I'd not seen Flashdance since it first came out, but watching it on DVD this weekend was revelatory: It really is the yang to Showgirls' yin, both of them hatched by one of my favorite Hollywood animals—screenwriter Joe Eszterhas.
The similarities between the two movies—which should be shown on double bills—are stunning:
• Both are about young dancers (Jennifer Beals' Alex and Elizabeth Berkley's Nomi) who are unschooled but have a raw, explosive talent that doubles up as an expression of exuberant sexuality.
• The two women are prone to fits of petulant rage that seem to come out of nowhere (Nomi's classic fast-food freakout is just one of many such instances in Showgirls, while a pissed-off Alex gets out of a car in the middle of a tunnel).
• Each woman has a best friend who turns out be unlucky in love or career (Sunny Johnson in Flashdance, Gina Ravera in Showgirls), only to be helped/comforted by the lead.
• Each woman is desperately trying to integrate her idea of the establishment: the Pittsburgh Conservatory of Dance and Repertory for Alex, the Goddess show at the Stardust for Nomi.
• Both Alex and Nomi develop affairs with older men (Michael Nouri in Flashdance, Kyle McLachlan in Showgirls) who secretly give them breaks in their careers.

Study material:

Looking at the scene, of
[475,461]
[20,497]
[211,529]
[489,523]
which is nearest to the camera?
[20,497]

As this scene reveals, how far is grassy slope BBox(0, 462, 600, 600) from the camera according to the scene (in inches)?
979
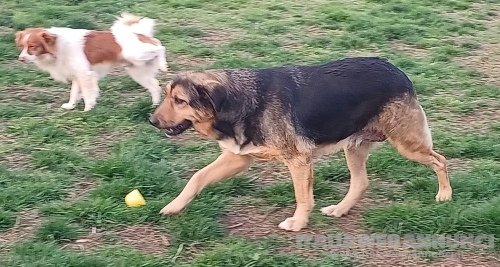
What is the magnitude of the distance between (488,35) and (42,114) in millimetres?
6114

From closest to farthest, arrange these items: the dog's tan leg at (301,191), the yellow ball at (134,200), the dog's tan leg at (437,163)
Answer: the dog's tan leg at (301,191) < the yellow ball at (134,200) < the dog's tan leg at (437,163)

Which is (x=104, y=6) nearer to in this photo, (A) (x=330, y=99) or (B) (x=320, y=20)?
(B) (x=320, y=20)

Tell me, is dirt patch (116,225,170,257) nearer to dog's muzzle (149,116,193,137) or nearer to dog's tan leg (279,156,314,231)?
dog's muzzle (149,116,193,137)

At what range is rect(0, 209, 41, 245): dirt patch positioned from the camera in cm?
435

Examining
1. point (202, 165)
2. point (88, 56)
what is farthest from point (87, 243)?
point (88, 56)

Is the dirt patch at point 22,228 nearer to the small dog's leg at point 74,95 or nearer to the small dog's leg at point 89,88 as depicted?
the small dog's leg at point 89,88

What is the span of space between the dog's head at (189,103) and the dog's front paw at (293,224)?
815 mm

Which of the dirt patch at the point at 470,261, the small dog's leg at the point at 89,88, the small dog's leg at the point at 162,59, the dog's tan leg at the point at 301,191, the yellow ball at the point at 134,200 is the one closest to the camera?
the dirt patch at the point at 470,261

Description of the task: Could you pick up the Flashdance and Showgirls comparison after its last bullet point and keep it going? The material has no connection to the text about Flashdance and Showgirls.

Response:
• Both have the support of much older women who represent exactly where they do not want to end up (a forgotten Follies/ballet dancer in Flashdance; bawdy comedian Henrietta Bazoom in Showgirls).
Eszterhas is also a lot more clever about class than most of his peers: This issue ties the movies together, and both offer telling scenes where the women betray their backgrounds in "uppity" environments—Nomi famously pronounces Versace so it rhymes with "face" while Alex pigs out on lobster in a fancy restaurant. Taken as a whole, Flashdance and Showgirls make up a study of art and ambition as thorough and uncompromising as any of the more "respectable" films Hollywood has cranked out over the years. For better or for worse, these movies embody their respective decades and are iconic signifiers of the threat of upwardly mobile "trashy" women against aging, stuck-in-their-ways establishments. Switch the gender, and you have the Joe Eszterhas story.